More Air Pollution controls would save a lot of lives and money – Air pollution deaths similar to World War 2 military deaths each year

In March 2011, EPA issued the Second Prospective Report which looked at the results of the Clean Air Act from 1990 to 2020. According to this study, the direct benefits from the 1990 Clean Air Act Amendments are estimated to reach almost $2 trillion for the year 2020, a figure that dwarfs the direct costs of implementation ($65 billion).

In 2020, the Clean Air Act Amendments will prevent over 230,000 early deaths. Most of the $2 trillion in economic benefits (about 85 percent) are attributable to reductions in premature mortality associated with reductions in ambient particulate matter.

The central benefits estimate exceeds costs by a factor of more than 30 to one, and the high benefits estimate exceeds costs by 90 times. Even the low benefits estimate exceeds costs by about three to one.

There are more lives to be saved and damage to be prevented by eliminating particulate air pollution with stronger controls or a shift to nuclear power from coal or a shift from oil for cars.

Particulate air pollution still many millions of tons

Air pollution has been reduced but it is still very high. Even for the United States the fine particulates still is over 5 million tons per year.

Air pollution deaths compared to World war 2 military deaths per year

About 40% of deaths worldwide are caused by water, air and soil pollution, concludes a Cornell researcher.

Air pollution from smoke and various chemicals kills 3 million people a year. In the United States alone about 3 million tons of toxic chemicals are released into the environment — contributing to cancer, birth defects, immune system defects and many other serious health problems.

Soil is contaminated by many chemicals and pathogens, which are passed on to humans through direct contact or via food and water. Increased soil erosion worldwide not only results in more soil being blown but spreading of disease microbes and various toxins.

With 1.2 billion people lacking clean water, waterborne infections account for 80 percent of all infectious diseases. Increased water pollution creates breeding grounds for malaria-carrying mosquitoes, killing 1.2 million to 2.7 million people a year, and air pollution kills about 3 million people a year. Unsanitary living conditions account for more than 5 million deaths each year, of which more than half are children.

If the pollution problem were fixed, society would save more money from on lower health costs, work absenteeism and less property damage (acid rain to cars and buildings) and people live longer and healthier lives.

Air pollution deaths and damage are far more than any imagined boogey man of climate change or fear of the potential damage of radioactive material. If the radioactive material is not near you then it cannot do anything to you. As has been stated particulates are going into the air in the US alone at 5 million tons per year.

In China and India, the problems with air pollution are worse, but the US and Europe are still bad.
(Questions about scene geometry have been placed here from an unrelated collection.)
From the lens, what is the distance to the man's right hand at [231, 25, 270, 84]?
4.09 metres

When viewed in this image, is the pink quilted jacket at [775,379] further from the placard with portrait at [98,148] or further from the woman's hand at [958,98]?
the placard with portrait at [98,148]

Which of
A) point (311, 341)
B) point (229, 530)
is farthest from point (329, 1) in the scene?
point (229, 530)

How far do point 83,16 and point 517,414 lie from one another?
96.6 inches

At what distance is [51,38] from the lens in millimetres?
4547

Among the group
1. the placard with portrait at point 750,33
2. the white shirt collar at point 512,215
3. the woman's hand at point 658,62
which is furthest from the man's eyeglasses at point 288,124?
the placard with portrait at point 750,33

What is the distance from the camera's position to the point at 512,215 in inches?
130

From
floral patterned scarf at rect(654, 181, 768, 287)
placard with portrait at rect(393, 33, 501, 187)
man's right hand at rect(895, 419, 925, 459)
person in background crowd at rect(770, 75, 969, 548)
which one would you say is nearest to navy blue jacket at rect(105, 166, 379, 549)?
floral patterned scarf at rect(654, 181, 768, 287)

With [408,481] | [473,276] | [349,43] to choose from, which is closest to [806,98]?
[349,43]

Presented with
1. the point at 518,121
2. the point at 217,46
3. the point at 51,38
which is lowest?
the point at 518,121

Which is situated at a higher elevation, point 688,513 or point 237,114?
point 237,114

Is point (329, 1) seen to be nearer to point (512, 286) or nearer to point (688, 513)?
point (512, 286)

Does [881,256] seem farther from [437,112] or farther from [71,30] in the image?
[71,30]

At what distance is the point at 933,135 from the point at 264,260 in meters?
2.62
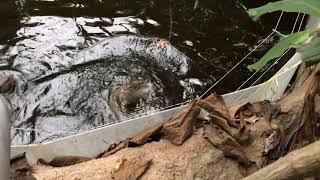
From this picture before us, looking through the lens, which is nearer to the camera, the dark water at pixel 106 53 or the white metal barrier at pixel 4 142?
the white metal barrier at pixel 4 142

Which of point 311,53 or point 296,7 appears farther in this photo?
point 296,7

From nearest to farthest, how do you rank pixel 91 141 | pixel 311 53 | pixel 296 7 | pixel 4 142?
1. pixel 4 142
2. pixel 311 53
3. pixel 296 7
4. pixel 91 141

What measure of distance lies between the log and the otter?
1.92m

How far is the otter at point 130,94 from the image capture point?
2.91m

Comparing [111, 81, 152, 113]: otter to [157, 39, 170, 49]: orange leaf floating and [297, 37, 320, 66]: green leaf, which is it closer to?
[157, 39, 170, 49]: orange leaf floating

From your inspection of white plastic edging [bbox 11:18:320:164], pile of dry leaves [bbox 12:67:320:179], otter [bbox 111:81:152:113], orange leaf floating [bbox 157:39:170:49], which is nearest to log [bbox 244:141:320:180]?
pile of dry leaves [bbox 12:67:320:179]

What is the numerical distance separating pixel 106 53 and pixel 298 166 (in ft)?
7.73

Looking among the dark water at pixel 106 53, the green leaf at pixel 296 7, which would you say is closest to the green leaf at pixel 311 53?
the green leaf at pixel 296 7

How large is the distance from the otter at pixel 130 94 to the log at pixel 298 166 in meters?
1.92

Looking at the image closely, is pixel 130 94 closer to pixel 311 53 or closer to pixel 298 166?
pixel 311 53

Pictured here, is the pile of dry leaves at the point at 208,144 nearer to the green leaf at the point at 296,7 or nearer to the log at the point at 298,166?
the green leaf at the point at 296,7

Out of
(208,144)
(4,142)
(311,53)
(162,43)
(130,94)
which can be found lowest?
(130,94)

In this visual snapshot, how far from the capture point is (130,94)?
2.93 metres

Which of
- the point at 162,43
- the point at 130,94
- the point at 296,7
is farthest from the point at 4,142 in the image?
the point at 162,43
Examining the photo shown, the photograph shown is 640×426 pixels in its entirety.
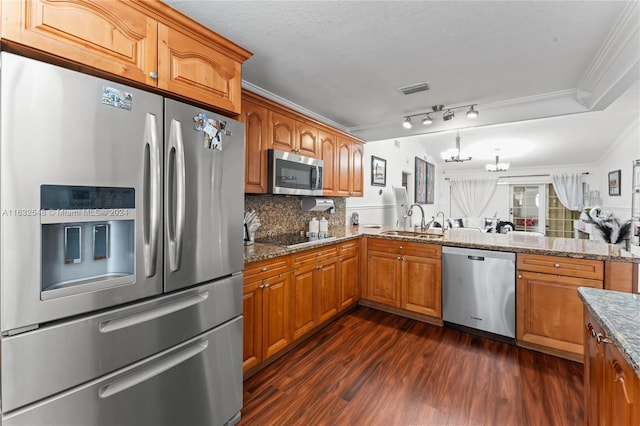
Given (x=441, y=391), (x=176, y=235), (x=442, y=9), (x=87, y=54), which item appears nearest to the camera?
(x=87, y=54)

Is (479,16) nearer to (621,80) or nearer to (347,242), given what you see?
(621,80)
Sweeping the pollution off a roof near a Chinese coal plant

The US had 291,000 combat deaths in world war 2 from 1941-1945. About 73,000 deaths per year on average in world war 2. Air pollution in the United States kills 60,000 each year. There were 53,400 US combat deaths in two years of World War 1.

There were 22 -25 million military deaths from World War 2 from 1939-1945 So 3-3.5 million deaths per year over 7 years. Worldwide air pollution deaths are basically like military casualties from World War 2 in terms of the scale of deaths.
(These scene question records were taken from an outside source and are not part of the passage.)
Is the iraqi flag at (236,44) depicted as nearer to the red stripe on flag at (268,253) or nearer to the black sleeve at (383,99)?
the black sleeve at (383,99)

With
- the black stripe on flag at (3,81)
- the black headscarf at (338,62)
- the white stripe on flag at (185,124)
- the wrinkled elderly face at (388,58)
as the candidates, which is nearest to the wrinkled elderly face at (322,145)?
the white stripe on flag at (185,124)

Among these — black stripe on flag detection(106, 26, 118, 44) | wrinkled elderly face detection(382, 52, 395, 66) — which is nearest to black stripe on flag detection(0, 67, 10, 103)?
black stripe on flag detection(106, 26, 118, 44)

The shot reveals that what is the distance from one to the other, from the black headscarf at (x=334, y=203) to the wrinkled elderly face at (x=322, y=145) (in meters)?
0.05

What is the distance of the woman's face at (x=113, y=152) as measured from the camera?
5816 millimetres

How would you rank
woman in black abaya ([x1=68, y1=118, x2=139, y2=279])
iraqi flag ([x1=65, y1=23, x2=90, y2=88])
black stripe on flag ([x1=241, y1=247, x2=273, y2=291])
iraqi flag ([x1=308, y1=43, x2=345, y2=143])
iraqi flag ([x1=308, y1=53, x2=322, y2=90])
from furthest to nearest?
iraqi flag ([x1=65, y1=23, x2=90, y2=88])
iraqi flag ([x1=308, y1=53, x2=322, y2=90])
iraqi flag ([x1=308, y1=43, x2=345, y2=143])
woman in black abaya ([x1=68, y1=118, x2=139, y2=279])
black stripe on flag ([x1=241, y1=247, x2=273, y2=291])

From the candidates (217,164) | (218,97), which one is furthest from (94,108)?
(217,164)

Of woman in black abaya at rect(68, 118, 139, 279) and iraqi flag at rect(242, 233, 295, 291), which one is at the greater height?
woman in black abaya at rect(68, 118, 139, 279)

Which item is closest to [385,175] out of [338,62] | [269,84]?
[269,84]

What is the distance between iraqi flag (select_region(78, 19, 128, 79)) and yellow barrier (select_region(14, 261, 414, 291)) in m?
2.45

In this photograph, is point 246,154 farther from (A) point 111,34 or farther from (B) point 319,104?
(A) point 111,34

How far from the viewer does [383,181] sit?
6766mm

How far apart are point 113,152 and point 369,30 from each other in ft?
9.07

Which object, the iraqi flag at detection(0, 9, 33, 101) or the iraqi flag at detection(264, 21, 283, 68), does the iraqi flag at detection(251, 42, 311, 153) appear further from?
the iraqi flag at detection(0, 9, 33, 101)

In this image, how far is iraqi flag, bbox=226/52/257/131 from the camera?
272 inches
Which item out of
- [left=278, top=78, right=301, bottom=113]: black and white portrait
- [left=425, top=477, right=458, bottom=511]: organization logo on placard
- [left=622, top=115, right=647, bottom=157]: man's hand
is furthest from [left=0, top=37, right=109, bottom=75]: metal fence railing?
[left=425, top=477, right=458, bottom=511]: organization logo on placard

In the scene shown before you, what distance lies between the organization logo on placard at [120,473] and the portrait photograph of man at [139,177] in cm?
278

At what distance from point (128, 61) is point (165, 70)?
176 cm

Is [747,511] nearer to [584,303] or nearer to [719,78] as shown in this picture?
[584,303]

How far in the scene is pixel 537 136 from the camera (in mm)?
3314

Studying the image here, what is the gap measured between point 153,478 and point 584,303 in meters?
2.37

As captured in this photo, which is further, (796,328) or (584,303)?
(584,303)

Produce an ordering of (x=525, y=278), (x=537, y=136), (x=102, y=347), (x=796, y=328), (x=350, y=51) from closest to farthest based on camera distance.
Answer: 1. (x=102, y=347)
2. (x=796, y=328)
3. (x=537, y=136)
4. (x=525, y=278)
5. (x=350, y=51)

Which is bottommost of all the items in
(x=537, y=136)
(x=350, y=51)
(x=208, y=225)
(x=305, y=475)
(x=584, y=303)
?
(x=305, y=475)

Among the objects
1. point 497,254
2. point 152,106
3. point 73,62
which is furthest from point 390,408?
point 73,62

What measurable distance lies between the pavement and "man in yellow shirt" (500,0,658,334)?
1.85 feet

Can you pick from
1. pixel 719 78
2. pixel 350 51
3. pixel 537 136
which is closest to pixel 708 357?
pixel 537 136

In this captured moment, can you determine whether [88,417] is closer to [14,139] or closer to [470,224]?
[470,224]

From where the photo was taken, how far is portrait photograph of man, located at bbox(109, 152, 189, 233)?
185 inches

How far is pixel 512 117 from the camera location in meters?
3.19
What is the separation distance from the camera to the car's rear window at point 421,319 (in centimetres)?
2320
The argument over healthcare in the United States is not talking about the over 30% of medical costs that are related to air pollution. Healthcare would be far more affordable if we fixed air pollution and had healthier people.

Airborne particles are alone thought to cause 380,000 premature deaths in Europe every year.

A recent study by London’s Queen Mary University linked particulate matter exposure to pneumonia, particularly among children. It found that Londoners breathe in air that is more harmful than that in Accra, the capital of Ghana. Although London’s air is no more polluted than Accra’s overall, wood smoke, prevalent in poorer countries, is less toxic to the airway cells than the diesel exhausts that waft through the rich world’s urban centres.

Curbing air pollution in major European cities could save 19,000 lives per year, add almost two years to local life expectancy and save 31.5 billion euros (43.4 billion dollars) in health costs and work absenteeism The nearly three-year probe, called Aphekom, looked at 25 cities in 12 European Union (EU) countries, encompassing nearly 39 million inhabitants.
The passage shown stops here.